• [Your task]: A faithful copy of every entry, with the pictures removed, is what is needed here.

[[ Data supplied open ]]

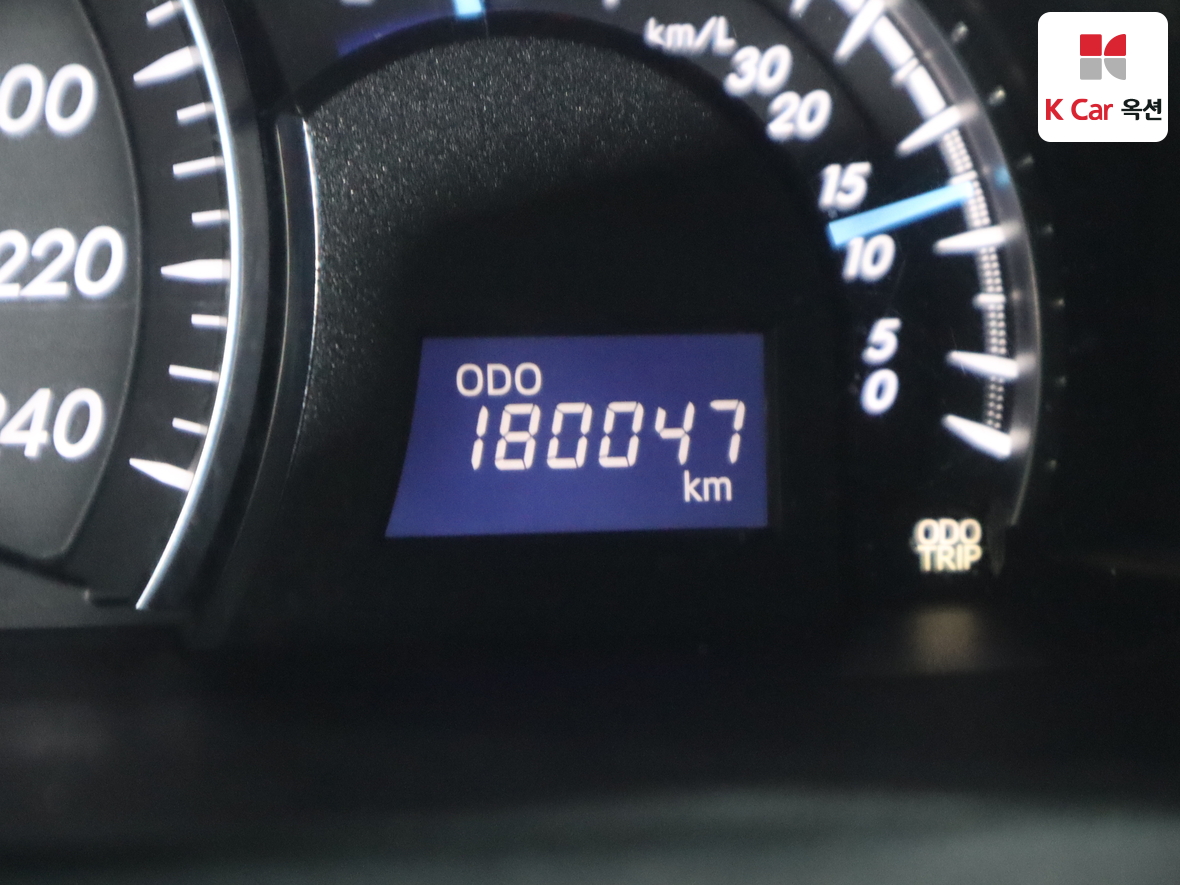 Toyota Camry - 4
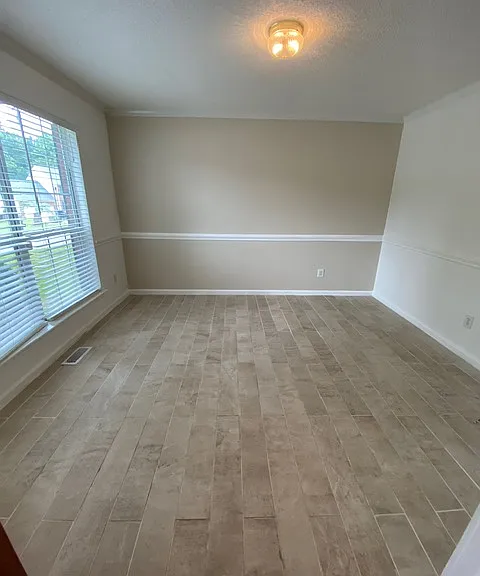 202 Alderston Way — Photo 3
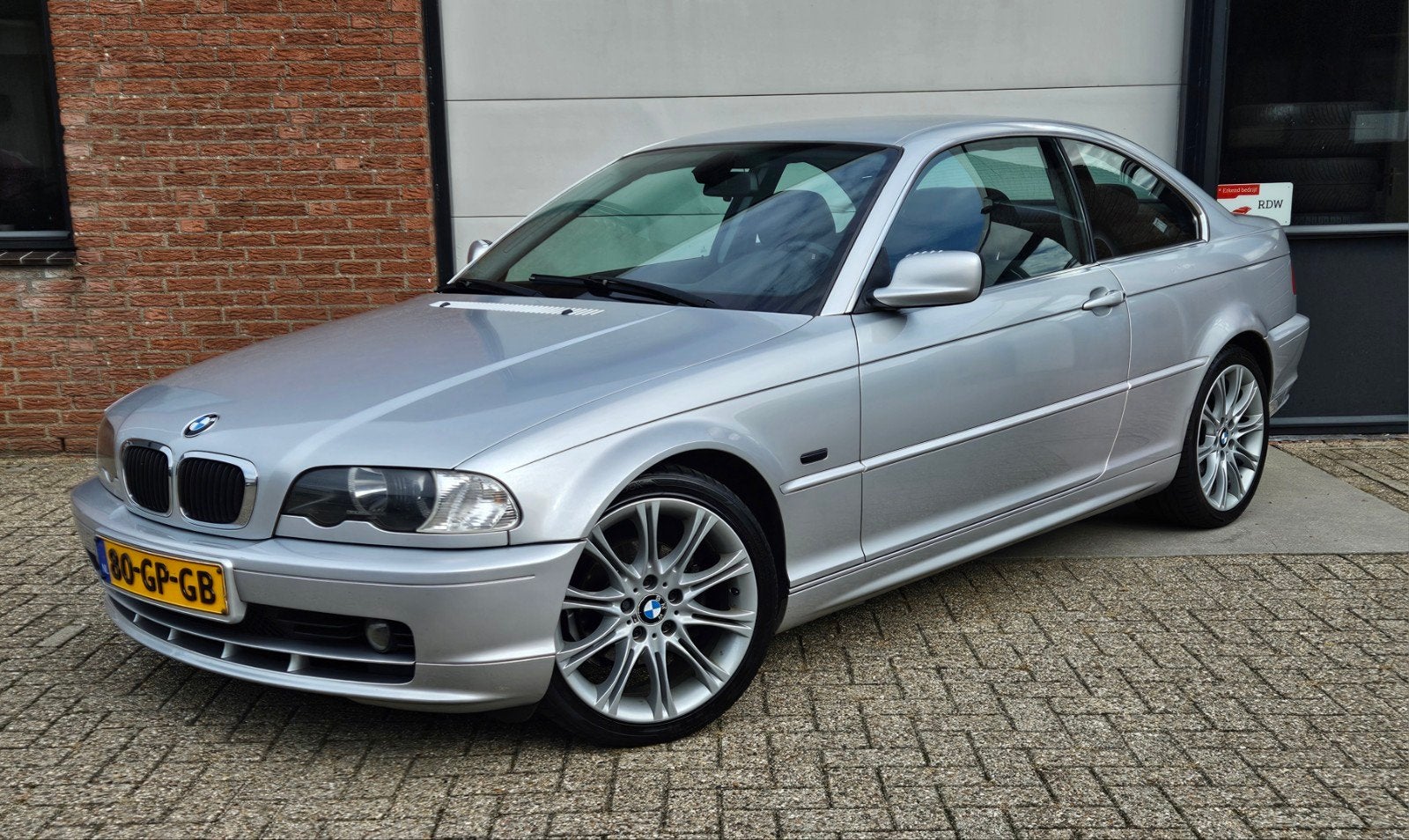 BMW 3-Serie 320 Coupe 6 CIL AUT 2001 ANDROID NAP NETTE AUTO, Bedrijf, Grijs, 1600 kg, 170 pk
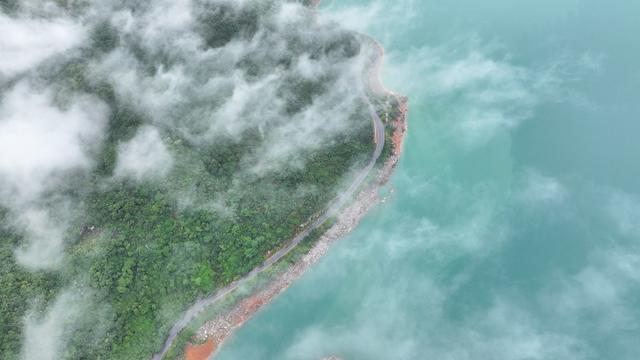 东江湖  云雾 缭绕 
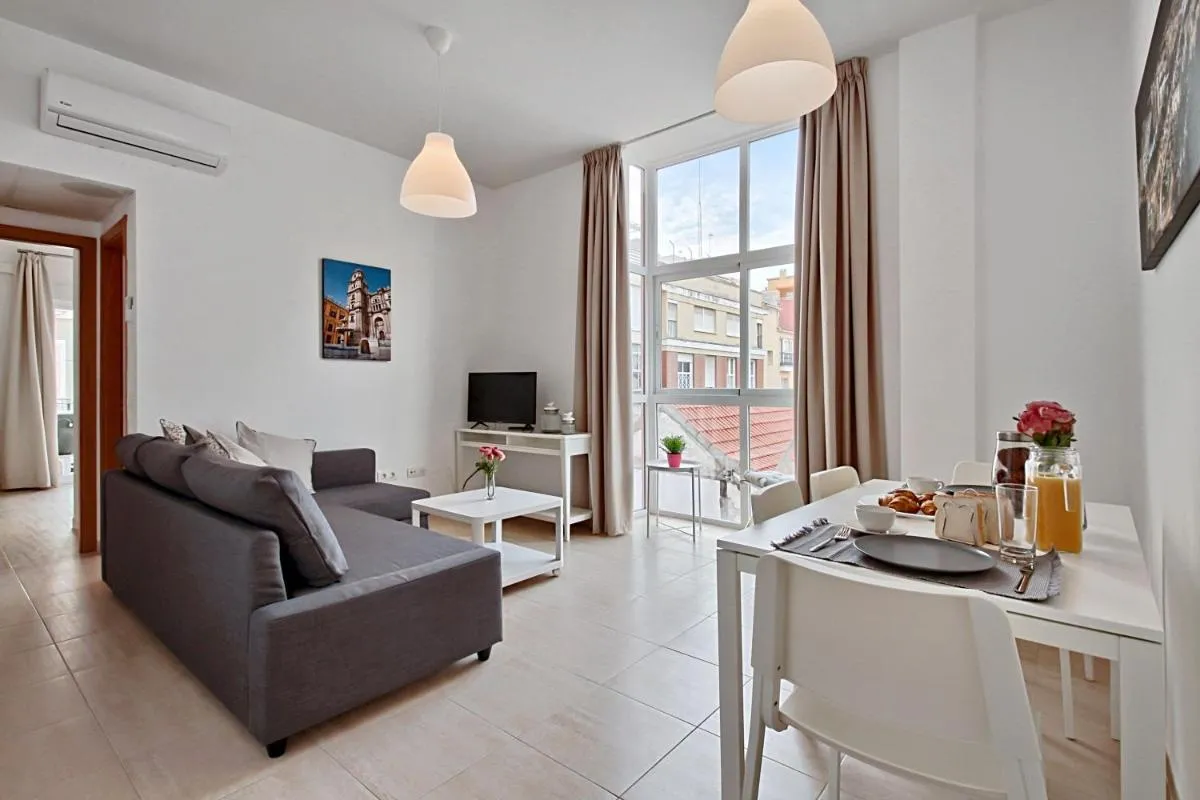 Image 2 of Apartamento terraza privada 2D MALAGA CENTRO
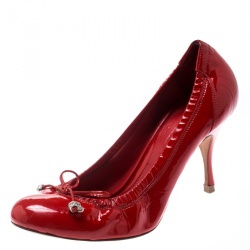 Pre Owned Alexander McQueen Red Patent Leather Bow Detail Scrunch Pumps Size 36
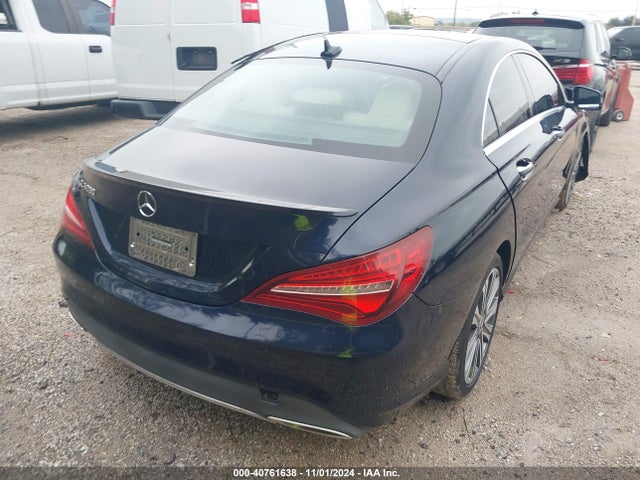 Mercedes-Benz CLA 250 2018 WDDSJ4EB4JN637135 Image 4
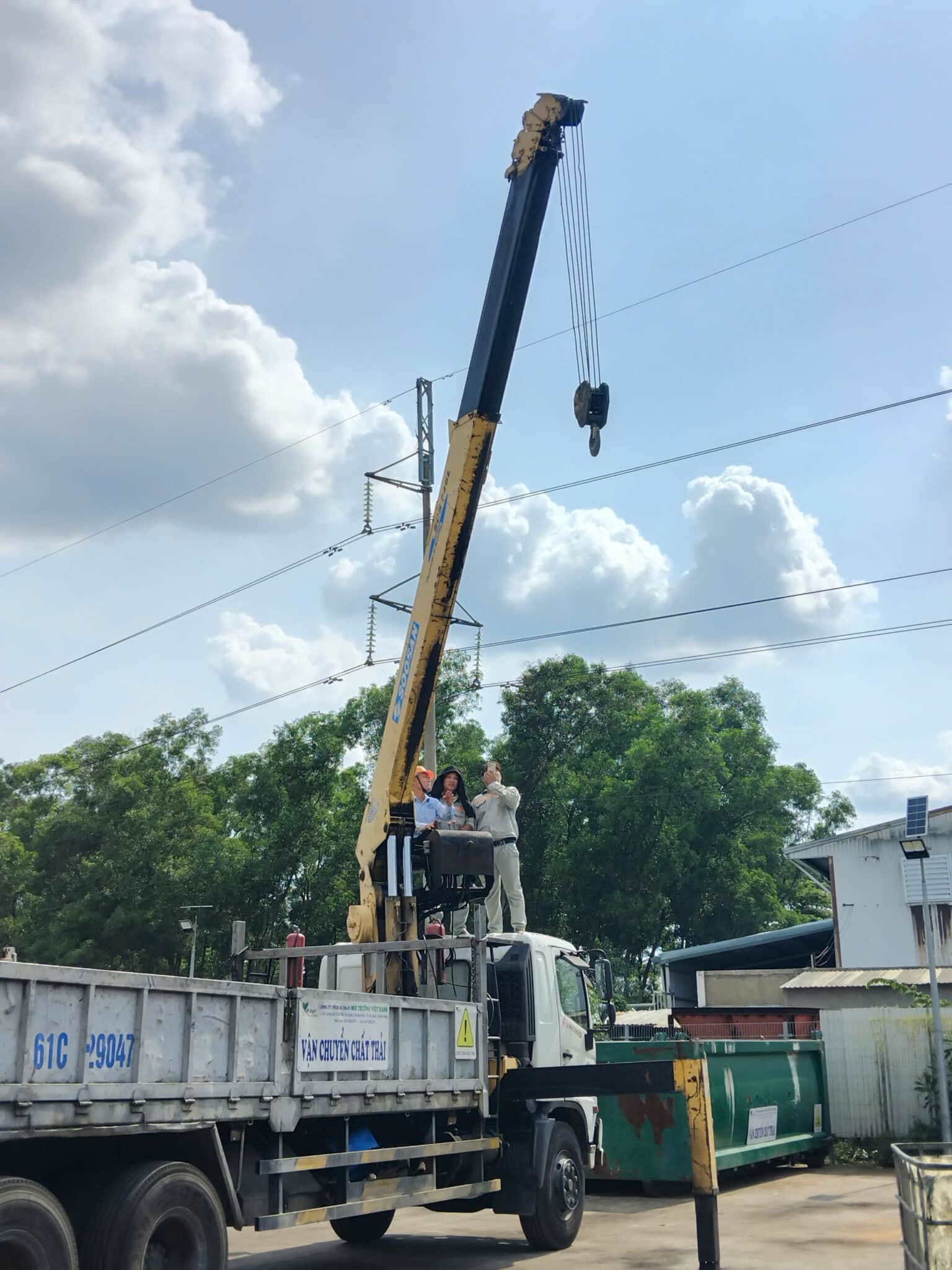 Văn Phòng Số 10 - Trường Trung cấp nghề Nghiệp vụ Bình Dương - Chuyên đào tạo các hạng giấy phép lái xe, đào tạo nghề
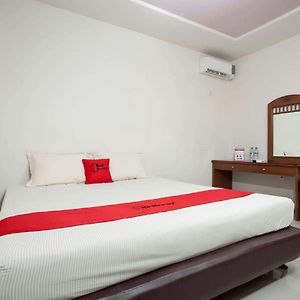 Hotel Reddoorz @ Panglima Sudirman Surabaya Exterior photo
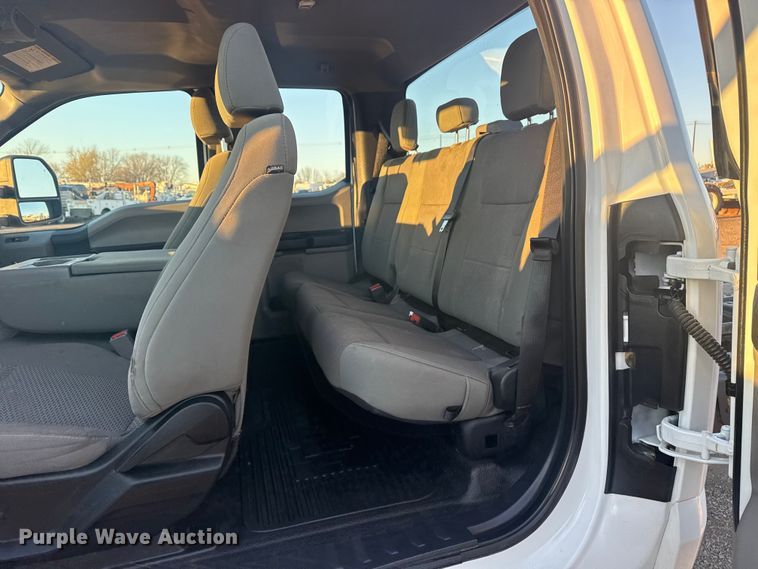 image for item EG1825 2022 Ford F550 Ext. Cab truck cab and chassis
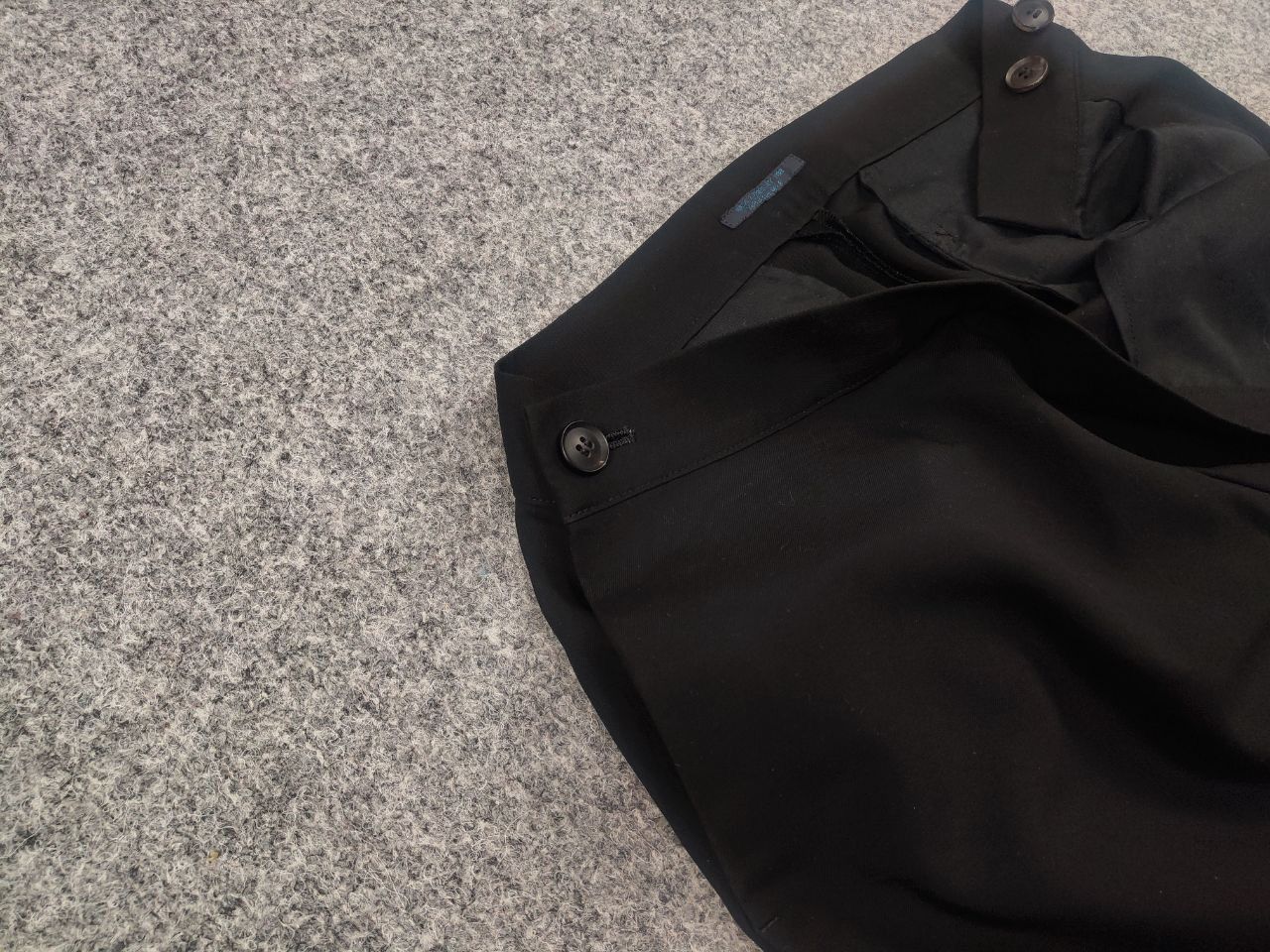 Yohji Yamamoto Yohji Yamamoto Y's Regulation Laine Wool Womens Tuck Shorts Size 30" / US 8 / IT 44 - 5 Thumbnail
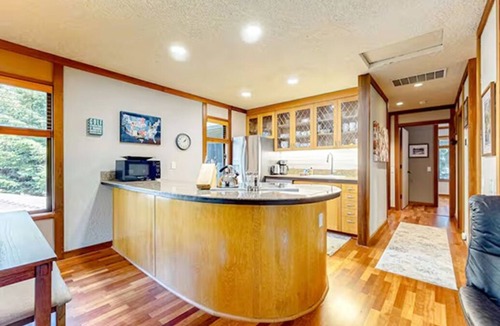 Welches Condo | Riverfront Retreat Ski Golf Hike Kids and Dog Welcome!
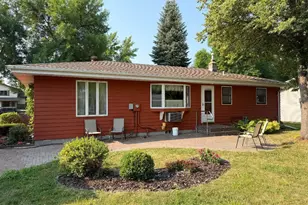 1614 19th St NW, East Grand Forks, MN 56721 - Photo 2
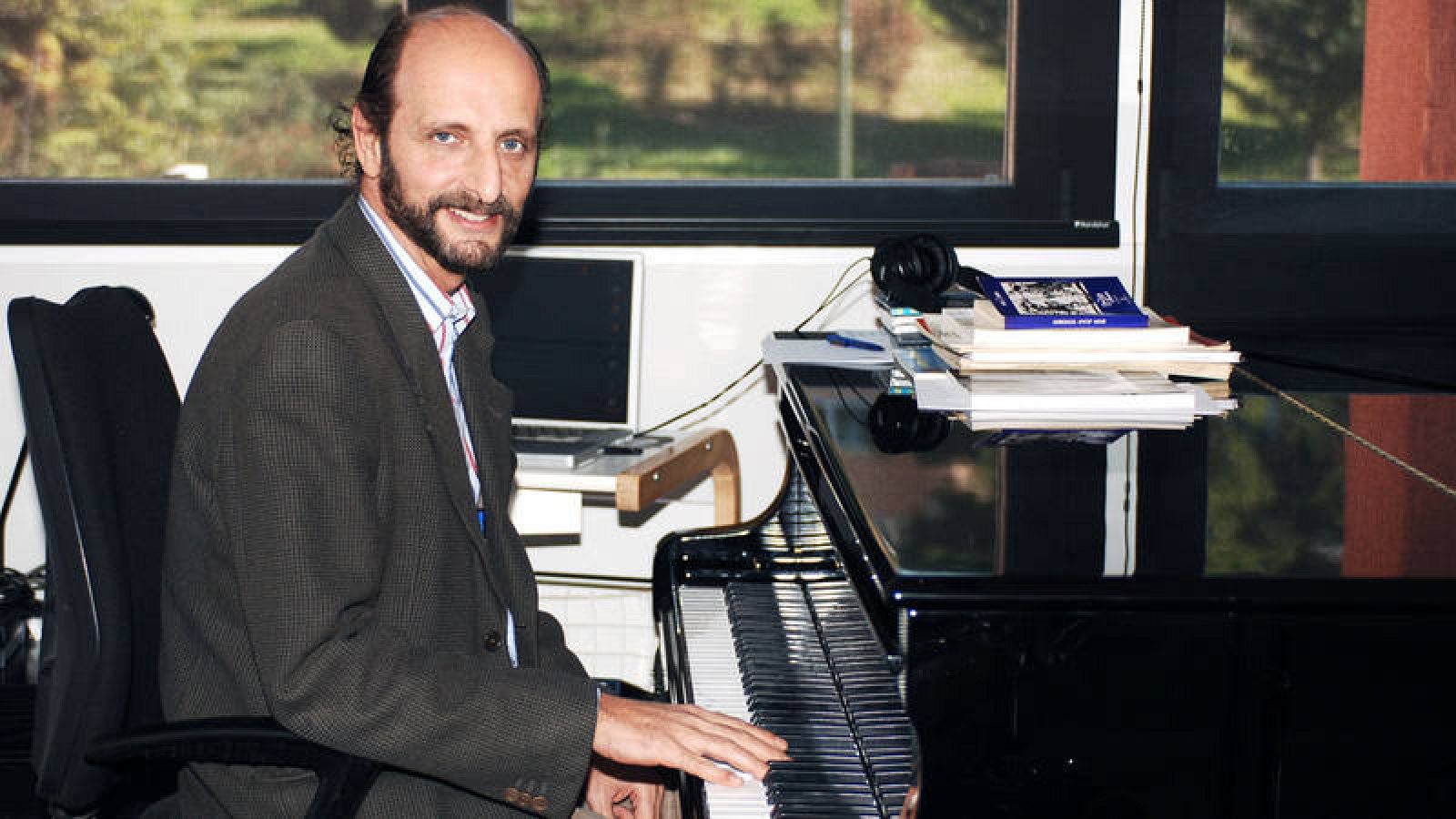  Sastrón en su estudio de grabación en una foto de archivo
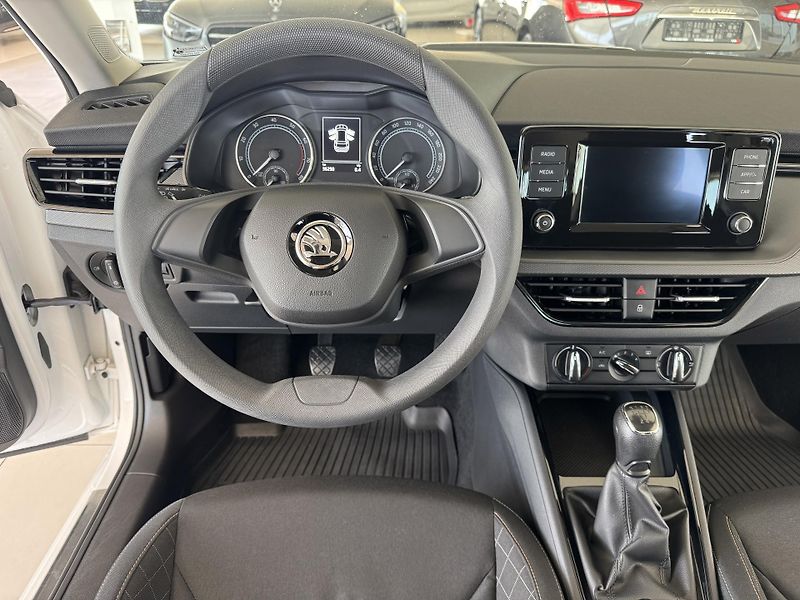 Škoda Kamiq 1,0TSI*Tempomat*PDC*REZERVACE! - fotka 12 z 29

[[ Data supplied closed ]]

• [Response area]:
 Toyota Camry - 4
 202 Alderston Way — Photo 3
 BMW 3-Serie 320 Coupe 6 CIL AUT 2001 ANDROID NAP NETTE AUTO, Bedrijf, Grijs, 1600 kg, 170 pk
 东江湖  云雾 缭绕 
 Image 2 of Apartamento terraza privada 2D MALAGA CENTRO
 Pre Owned Alexander McQueen Red Patent Leather Bow Detail Scrunch Pumps Size 36
 Mercedes-Benz CLA 250 2018 WDDSJ4EB4JN637135 Image 4
 Văn Phòng Số 10 - Trường Trung cấp nghề Nghiệp vụ Bình Dương - Chuyên đào tạo các hạng giấy phép lái xe, đào tạo nghề
 Hotel Reddoorz @ Panglima Sudirman Surabaya Exterior photo
 image for item EG1825 2022 Ford F550 Ext. Cab truck cab and chassis
 Yohji Yamamoto Yohji Yamamoto Y's Regulation Laine Wool Womens Tuck Shorts Size 30" / US 8 / IT 44 - 5 Thumbnail
 Welches Condo | Riverfront Retreat Ski Golf Hike Kids and Dog Welcome!
 1614 19th St NW, East Grand Forks, MN 56721 - Photo 2
  Sastrón en su estudio de grabación en una foto de archivo
 Škoda Kamiq 1,0TSI*Tempomat*PDC*REZERVACE! - fotka 12 z 29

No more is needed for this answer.